In Arizona, misdemeanors are crimes that carry a potential punishment of up to six months in jail and a fine of up to $2,500. Felonies in Arizona are punishable by a year or more in state prison. Read on to learn how Arizona classifies and penalizes misdemeanor offenses.
For purposes of sentencing, Arizona groups misdemeanors into three classes, with Class 1 being the most serious and Class 3 the least serious. The law establishes a maximum punishment for each class of misdemeanor, including a maximum fine and jail sentence. Drug convictions can result in additional fines.
Class 1 misdemeanors carry a maximum sentence of up to six months in jail and a $2,500 fine. Examples of class 1 misdemeanors include petty theft (less than $1,000), simple assault, disorderly conduct, reckless burning, dropping objects from an overpass, and false reporting of an emergency ("swatting").
A person convicted of a class 2 misdemeanor faces up to four months in jail and a $750 fine. Examples of class 2 misdemeanors include second-degree criminal trespass, giving a false name to police, obstructing a highway, hazing, and failure to abate a public nuisance.
Class 3 misdemeanors are punishable by up to 30 days in jail and a $500 fine. Examples of class 3 misdemeanors include custodial interference, highway littering, vehicle tampering, off-highway vehicle violation, and excessive speeding in a school zone.
Anyone convicted of the same misdemeanor twice in two years can be sentenced to the next higher class of crime. So, for example, a repeat conviction for the same class 2 misdemeanor can be bumped up to a class 1 misdemeanor, and a repeat class 1 misdemeanor can result in class 6 felony charges.
Certain misdemeanors impose felony sentences for repeat offenses regardless of how long ago they occurred. For instance, a third or subsequent conviction for indecent exposure increases from a class 1 misdemeanor to a class 6 felony. False reporting of an emergency carries a similar enhancement for a second or subsequent conviction.
Within the legal limits described above, it will be up to the judge to decide on a person's sentence. Sentencing options for misdemeanors include jail time, fines, probation, victim restitution, community restitution, education or treatment, or a combination of these.

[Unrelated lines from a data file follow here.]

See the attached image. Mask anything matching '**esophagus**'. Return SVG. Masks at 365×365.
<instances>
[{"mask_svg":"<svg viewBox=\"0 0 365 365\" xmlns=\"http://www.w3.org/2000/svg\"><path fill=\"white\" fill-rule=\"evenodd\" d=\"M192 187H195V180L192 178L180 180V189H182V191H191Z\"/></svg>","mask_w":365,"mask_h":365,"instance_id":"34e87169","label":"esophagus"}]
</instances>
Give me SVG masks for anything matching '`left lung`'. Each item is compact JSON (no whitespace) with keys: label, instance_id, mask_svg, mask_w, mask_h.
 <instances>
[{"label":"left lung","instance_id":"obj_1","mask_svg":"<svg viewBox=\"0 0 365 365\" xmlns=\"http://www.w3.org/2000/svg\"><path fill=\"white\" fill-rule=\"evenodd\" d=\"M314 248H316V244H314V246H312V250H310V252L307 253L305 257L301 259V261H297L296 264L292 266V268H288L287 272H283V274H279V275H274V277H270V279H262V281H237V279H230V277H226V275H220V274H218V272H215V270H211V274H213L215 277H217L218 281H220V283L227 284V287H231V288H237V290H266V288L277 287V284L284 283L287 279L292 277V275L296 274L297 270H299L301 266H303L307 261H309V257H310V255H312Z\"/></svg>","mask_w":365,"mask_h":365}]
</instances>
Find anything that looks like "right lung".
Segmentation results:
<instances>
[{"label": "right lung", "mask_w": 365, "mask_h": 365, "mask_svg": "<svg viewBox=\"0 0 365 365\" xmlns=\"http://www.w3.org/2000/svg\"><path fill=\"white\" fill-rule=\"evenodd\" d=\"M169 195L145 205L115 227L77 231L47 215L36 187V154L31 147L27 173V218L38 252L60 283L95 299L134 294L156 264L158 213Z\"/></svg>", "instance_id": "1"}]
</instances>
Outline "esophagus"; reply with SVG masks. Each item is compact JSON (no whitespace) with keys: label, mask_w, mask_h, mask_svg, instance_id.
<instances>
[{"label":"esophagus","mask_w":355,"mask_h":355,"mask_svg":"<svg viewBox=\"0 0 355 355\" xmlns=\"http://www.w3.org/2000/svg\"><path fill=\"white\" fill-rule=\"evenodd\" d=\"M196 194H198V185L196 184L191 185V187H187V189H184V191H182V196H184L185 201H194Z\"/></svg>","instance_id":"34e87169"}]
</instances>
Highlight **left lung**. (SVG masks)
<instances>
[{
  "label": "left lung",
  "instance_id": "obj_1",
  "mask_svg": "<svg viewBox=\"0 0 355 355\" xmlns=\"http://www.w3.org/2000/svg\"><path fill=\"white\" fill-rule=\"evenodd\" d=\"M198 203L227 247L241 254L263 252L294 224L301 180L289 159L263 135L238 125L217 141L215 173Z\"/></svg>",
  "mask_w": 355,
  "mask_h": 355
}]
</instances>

Jail time is a possibility. However, judges have several options available in lieu of jail time.
Probation. If convicted of a misdemeanor, a judge may suspend the jail sentence and place a person on probation. A probationer must abide by all the terms of probation to remain in the community. Probation sentences can be significantly longer than the possible jail sentence. A judge can sentence a person to probation for three years for a class 1 misdemeanor, two years for a class 2 misdemeanor, and one year for a class 3 misdemeanor.
Specialty court. A defendant might also qualify for a specialty court program, such as drug or DUI court, veterans court, or early disposition court. Participation in a specialty court typically involves intensive supervision and oversight of a defendant by a team consisting of a judge, prosecutor, defense attorney, probation, and treatment provider. These courts aim to address issues that may be contributing to criminal behavior, such as substance addiction, mental health issues, or PTSD. These courts don't always completely avoid jail time, but they tend to have high success rates.
Diversion. A person facing first-time misdemeanor changes may qualify for a diversion (or deferred prosecution) program. Diversion programs are run by prosecutor offices and eligibility varies. To be in a diversion program, the defendant will usually need to agree to pay victim restitution, attend educational programming or treatment (such as drug addiction treatment or anger management classes), stay out of trouble, and pay fees. Successful completion can result in dismissal of the charges.
If a defendant cannot afford to pay fines or other monetary obligations imposed by the court, the judge may allow the defendant to perform community restitution in lieu of the fine. Defendants can also ask the court to reduce a fine if payment would result in a hardship to the defendant or their immediate family.
Any criminal conviction, even for a misdemeanor, can have negative consequences in your life. If you have to serve time in jail, you could wind up losing your job and housing. A criminal conviction could also subject you to stiffer penalties if you get in trouble with the law again. If you're charged with any crime, you should talk to an Arizona criminal defense lawyer. An attorney can tell you what to expect in court, explore your legal options, and help you get the best outcome under the circumstances.
(Ariz. Rev. Stat. §§ 11-362, 13-601, 13-602, 13-603, 13-702, 13-707, 13-802, 13-821, 13-824, 13-825, 13-901, 13-901.01, 13-902, 13-1203, 13-1216, 13-1302, 13-1503, 13-1702, 13-1802, 13-2412, 13-2904, 13-2906, 13-2907, 13-2917, 13-3422, 13-3720, 28-701.02, 28-1174, 28-1522, 28-7506 (2023).)